**Task requirements:**
Repeat verbatim the lines of the entries below, from the first line through the line that contains "3411 millimetres", including both of those lines.

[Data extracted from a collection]
►

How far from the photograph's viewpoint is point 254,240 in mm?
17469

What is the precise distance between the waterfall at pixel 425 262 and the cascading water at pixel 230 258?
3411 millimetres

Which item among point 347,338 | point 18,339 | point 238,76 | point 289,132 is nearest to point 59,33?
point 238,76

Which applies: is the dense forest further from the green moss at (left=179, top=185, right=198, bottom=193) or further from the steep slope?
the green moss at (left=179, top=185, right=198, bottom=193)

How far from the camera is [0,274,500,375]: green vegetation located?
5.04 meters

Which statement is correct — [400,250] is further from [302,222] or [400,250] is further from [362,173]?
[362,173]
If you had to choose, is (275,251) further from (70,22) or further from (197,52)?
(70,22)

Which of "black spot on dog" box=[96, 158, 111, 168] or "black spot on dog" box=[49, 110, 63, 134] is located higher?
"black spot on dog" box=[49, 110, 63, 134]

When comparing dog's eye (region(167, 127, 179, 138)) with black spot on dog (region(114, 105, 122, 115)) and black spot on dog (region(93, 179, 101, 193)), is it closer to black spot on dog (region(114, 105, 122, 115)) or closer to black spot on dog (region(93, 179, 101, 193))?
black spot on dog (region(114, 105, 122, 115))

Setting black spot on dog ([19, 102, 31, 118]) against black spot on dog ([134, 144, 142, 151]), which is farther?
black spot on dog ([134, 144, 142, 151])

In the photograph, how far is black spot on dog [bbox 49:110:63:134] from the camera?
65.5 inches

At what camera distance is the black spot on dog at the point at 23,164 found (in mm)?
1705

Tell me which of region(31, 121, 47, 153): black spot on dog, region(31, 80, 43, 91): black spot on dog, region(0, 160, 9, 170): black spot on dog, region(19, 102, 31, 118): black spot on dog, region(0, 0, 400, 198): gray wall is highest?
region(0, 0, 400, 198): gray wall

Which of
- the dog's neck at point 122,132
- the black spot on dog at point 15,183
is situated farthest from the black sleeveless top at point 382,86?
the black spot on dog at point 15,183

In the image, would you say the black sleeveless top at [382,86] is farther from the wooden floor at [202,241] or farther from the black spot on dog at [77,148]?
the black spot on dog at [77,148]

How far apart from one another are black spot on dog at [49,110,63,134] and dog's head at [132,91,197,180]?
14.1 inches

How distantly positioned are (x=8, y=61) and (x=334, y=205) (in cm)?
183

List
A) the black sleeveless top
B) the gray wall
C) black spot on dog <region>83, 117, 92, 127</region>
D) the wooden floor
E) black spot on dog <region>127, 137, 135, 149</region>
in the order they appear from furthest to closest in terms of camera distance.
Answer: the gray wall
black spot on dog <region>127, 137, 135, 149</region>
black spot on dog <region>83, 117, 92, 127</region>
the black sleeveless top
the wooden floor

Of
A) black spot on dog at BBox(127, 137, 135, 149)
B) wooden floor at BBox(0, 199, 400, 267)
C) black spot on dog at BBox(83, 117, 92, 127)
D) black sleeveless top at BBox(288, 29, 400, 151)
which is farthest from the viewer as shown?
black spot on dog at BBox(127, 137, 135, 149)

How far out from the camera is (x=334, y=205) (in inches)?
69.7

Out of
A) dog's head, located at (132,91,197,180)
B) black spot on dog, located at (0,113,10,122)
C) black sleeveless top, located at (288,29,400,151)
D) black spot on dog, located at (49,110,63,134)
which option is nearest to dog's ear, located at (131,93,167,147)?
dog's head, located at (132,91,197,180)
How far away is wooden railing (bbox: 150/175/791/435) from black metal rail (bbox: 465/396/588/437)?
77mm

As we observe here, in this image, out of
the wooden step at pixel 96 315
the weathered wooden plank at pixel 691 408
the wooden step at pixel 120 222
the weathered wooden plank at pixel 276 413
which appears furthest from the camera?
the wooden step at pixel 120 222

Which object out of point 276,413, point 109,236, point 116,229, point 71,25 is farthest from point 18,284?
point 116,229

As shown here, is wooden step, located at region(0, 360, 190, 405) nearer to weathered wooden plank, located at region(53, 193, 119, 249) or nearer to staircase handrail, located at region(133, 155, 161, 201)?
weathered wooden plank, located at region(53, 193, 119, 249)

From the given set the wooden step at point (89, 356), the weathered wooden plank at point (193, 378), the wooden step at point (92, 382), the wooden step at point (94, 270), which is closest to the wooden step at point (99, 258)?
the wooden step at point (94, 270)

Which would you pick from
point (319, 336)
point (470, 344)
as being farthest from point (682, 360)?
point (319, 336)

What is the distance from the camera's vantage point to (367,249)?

◄

**Full answer:**
How far from the photograph's viewpoint is point 254,240 in mm?
17469

What is the precise distance between the waterfall at pixel 425 262 and the cascading water at pixel 230 258?
3411 millimetres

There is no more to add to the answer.